Provable hearing protection (calibration + acceptance)

• SPL mapping: establish a receiver-side “digital level → SPL” mapping using a reference IEM/coupler approach (conceptually, a calibration curve).
• Max output guard: verify peak clamp at the headphone output and a consistent behavior across common loads.
• No noise lift: confirm limiter action does not raise the idle noise floor when no peaks exist.
• Long-term bound: verify long-term energy control keeps exposure within the intended envelope.
• User alert (brief): UI/beep/vibration can indicate protection engagement without changing the audio path unnecessarily.

Information hierarchy (what must be visible first)

• Layer-0 (always-on): RF link bar, Battery/runtime, Mute state.
• Layer-1 (operation): Volume (number + bar), Diversity A/B indicator, Limiter active badge.
• Layer-2 (diagnostic): only on abnormal states: Weak RF, Sync loss, Low battery/brownout risk, Thermal derate, OCP/short.

Controls that avoid mis-touch (minimal set)

• Quick mute: fastest path, highest operational priority.
• Volume up/down: supports hold-to-ramp; shows a clear boundary when protection limits are reached.
• Lock / hold-to-unlock: prevents clothing friction and accidental presses during performance.
• Short press page toggle: optional, for switching between “status” and “diagnostic hint” views without deep menus.

Safety state machine (preemptive priority)

A state must be preemptive: higher severity messages replace lower severity messages immediately, because the user will not scroll or interpret stacked notifications.

Peak-load stacking model (why “battery still shows” but resets happen)

• RF bursts: front-end and baseband activity can create sharp current spikes during difficult channels.
• DSP spikes: frame boundaries, PLC/limiter activity, or sudden processing can raise instantaneous load.
• OLED peaks: brightness/refresh changes can add fast load steps.
• HP amp peaks: transients at higher volume can create large output-current spikes.
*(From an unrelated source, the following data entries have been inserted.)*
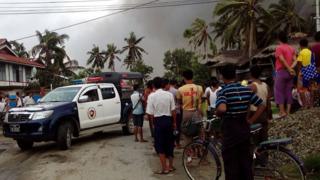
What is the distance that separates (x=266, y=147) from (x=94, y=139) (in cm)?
1015

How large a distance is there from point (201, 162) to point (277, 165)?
1834mm

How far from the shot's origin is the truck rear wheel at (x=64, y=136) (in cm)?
1434

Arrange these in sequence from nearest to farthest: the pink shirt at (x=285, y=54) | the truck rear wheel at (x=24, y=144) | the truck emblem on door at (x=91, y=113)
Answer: the pink shirt at (x=285, y=54) → the truck rear wheel at (x=24, y=144) → the truck emblem on door at (x=91, y=113)

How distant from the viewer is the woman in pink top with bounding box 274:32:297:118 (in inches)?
471

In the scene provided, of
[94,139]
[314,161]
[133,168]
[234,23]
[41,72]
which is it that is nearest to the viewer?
[314,161]

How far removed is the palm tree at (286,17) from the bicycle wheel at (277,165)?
42873 mm

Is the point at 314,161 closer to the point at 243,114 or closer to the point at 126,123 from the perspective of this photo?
the point at 243,114

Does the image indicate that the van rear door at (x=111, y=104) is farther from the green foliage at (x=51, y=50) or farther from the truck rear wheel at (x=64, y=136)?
the green foliage at (x=51, y=50)

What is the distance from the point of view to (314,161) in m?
9.18

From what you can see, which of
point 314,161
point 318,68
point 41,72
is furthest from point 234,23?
point 314,161

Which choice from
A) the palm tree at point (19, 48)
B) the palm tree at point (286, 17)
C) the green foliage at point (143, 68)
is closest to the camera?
the palm tree at point (286, 17)

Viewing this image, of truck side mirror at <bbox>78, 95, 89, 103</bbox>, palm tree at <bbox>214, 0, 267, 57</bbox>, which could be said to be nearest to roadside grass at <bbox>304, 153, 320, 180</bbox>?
truck side mirror at <bbox>78, 95, 89, 103</bbox>

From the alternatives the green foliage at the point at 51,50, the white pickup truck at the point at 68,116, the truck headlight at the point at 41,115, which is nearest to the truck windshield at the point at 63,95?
the white pickup truck at the point at 68,116

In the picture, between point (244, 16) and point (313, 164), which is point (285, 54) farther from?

Power domains (receiver-side) and what each domain is sensitive to

• RF rail: droop and noise can degrade sync and increase error bursts.
• AUDIO rail: noise or droop can raise hiss, increase THD, or trigger protection behaviors.
• OLED rail: brightness peaks can inject load steps that couple into shared rails if isolation is weak.
• BB rail: reset sensitivity makes “sudden reboot” likely when thresholds are crossed.
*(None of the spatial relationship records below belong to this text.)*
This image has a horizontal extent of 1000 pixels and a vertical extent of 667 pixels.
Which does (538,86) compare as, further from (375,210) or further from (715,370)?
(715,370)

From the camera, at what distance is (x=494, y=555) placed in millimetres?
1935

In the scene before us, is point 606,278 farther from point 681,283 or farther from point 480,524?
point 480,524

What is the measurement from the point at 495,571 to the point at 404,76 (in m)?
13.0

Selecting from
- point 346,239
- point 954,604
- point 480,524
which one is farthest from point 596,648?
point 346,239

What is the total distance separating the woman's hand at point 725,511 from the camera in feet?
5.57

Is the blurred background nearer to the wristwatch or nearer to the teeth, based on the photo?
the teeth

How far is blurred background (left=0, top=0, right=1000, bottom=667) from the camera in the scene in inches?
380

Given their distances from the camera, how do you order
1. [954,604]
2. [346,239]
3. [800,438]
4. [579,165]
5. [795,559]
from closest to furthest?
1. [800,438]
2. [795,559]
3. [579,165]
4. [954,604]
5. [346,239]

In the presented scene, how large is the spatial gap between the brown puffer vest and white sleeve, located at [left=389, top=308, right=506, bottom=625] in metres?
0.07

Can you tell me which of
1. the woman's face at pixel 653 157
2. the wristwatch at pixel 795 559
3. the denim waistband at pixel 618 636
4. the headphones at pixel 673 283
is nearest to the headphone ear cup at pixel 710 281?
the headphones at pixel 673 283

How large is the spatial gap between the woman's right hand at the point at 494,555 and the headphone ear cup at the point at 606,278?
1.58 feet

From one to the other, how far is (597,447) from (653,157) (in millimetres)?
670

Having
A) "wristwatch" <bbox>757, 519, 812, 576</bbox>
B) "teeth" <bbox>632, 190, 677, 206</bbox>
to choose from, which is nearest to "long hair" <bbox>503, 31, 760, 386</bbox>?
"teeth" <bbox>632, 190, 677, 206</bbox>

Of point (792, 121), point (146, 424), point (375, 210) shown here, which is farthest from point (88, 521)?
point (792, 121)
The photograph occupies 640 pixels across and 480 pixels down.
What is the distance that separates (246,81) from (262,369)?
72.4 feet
First 2 measurements (fixed template)

• #1 Battery droop: validate whether the input source and contact resistance can support bursts without collapsing.
• #2 One victim rail: choose RF rail (dropouts/sync) or AUDIO rail (distortion/pop/noise) based on the symptom.
• Alignment: correlate waveforms with reset reason, mute events, and RF error counters to prove causality.